Do you spend a lot of time on Twitter, trying to build your web presence? Use TweetLater or HootSuite, tools that allow you to schedule your tweets up to a year in advance. Write all your tweets for the month in an hour and schedule them ahead of time, and you’ll save a lot of time. There are other great social media tools you can use as well to enhance your productivity. Use GizaPage to organize all of your social networking platforms into one location, so you aren’t constantly logging into multiple sites.
What kinds of tasks trip you up and seem to take the longest? What tasks are you avoiding that really need to get done? These are often the tasks that are the hardest, the ones you don’t do as well, and the ones that aren’t as interesting. And many of these tasks can be outsourced at a very reasonable rate. As I recently noted in my e-zine, the economics of outsourcing make it a wise, economical choice for many business owners. Let’s look at the math: Say you charge $100/hour to work with your clients. If you worked 40 hours a week, you’d earn $4,000 a week, right? Except that you can’t generate $100/hour for all 40 hours in a week, because you’re doing non-income-generating activities like updating your web site, accounting, marketing, etc. So you’re lucky if you’re working with clients 20 hours a week, which means you’re probably earning $2,000 a week.
What if you could hire someone who could manage most of these tasks, and what if you could hire someone who charged less than you do per hour? If it only took you two hours a week to manage this person (or multiple persons), you actually could work at income-generating activities 38 hours a week, increasing your revenue to $3,800/week. And since you’d hire someone who does these things every day, they could probably do in 5-10 hours what takes you 20 hours to do. Find the right person and you’ll pay far less than your $100/hour rate. So instead of 20 hours of your time and about $2,000 out of your pocket, it would take 2 hours of your time and would cost you about $200.

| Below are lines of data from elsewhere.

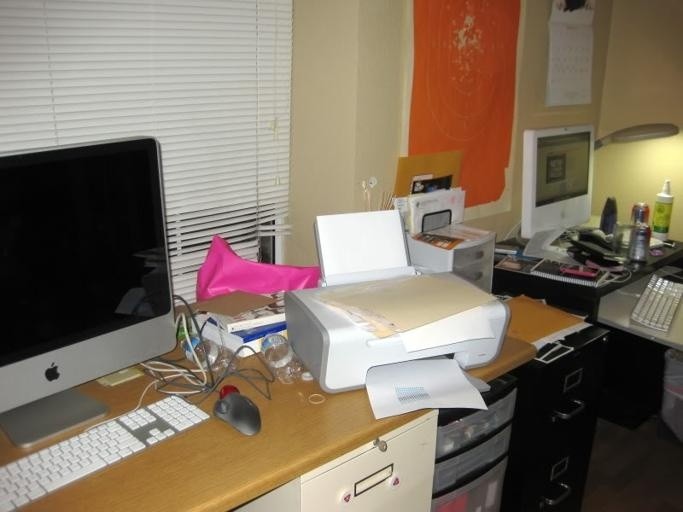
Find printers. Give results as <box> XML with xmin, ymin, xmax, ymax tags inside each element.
<box><xmin>282</xmin><ymin>210</ymin><xmax>511</xmax><ymax>395</ymax></box>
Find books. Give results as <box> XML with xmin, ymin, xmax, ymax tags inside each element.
<box><xmin>190</xmin><ymin>318</ymin><xmax>289</xmax><ymax>358</ymax></box>
<box><xmin>207</xmin><ymin>290</ymin><xmax>286</xmax><ymax>333</ymax></box>
<box><xmin>207</xmin><ymin>318</ymin><xmax>289</xmax><ymax>343</ymax></box>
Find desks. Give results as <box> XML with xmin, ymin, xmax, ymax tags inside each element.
<box><xmin>0</xmin><ymin>288</ymin><xmax>537</xmax><ymax>512</ymax></box>
<box><xmin>499</xmin><ymin>226</ymin><xmax>683</xmax><ymax>428</ymax></box>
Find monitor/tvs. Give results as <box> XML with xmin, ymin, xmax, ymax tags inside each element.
<box><xmin>0</xmin><ymin>134</ymin><xmax>177</xmax><ymax>448</ymax></box>
<box><xmin>522</xmin><ymin>125</ymin><xmax>595</xmax><ymax>239</ymax></box>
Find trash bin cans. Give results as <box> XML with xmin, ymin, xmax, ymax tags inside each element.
<box><xmin>661</xmin><ymin>348</ymin><xmax>683</xmax><ymax>443</ymax></box>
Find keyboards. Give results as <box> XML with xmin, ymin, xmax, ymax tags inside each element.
<box><xmin>0</xmin><ymin>394</ymin><xmax>212</xmax><ymax>511</ymax></box>
<box><xmin>630</xmin><ymin>274</ymin><xmax>683</xmax><ymax>332</ymax></box>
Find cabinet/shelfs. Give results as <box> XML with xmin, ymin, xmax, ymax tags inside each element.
<box><xmin>506</xmin><ymin>293</ymin><xmax>608</xmax><ymax>512</ymax></box>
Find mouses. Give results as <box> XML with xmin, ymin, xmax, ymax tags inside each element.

Going back to the $3,800 you earned in this example week, if it cost you $200 to get that work done, you’d still pocket $3,600, and that’s $1,600 more than if you did all that work on your own. Can you see how outsourcing doesn’t just save you money, it actually helps you earn more money?
Important note: You actually have to spend the time you free up working with clients, or the math doesn’t pan out. If you pay someone $200 to manage your business tasks, but still only work 20 client hours, now you’re making $1,800 per week and you’ve lost money. However, if you outsourced to free up your time so you can spend more time with your family, then you’ve accomplished your goal. Know what your goal is and why you’re outsourcing before you do it!
If you want to increase your productivity, make a decision to do so, stop judging yourself harshly, and start implementing systems, tools, and outsourcing to improve your productivity. Meanwhile, reduce time leaks and time clutter and you won’t believe how much you’ll accomplish!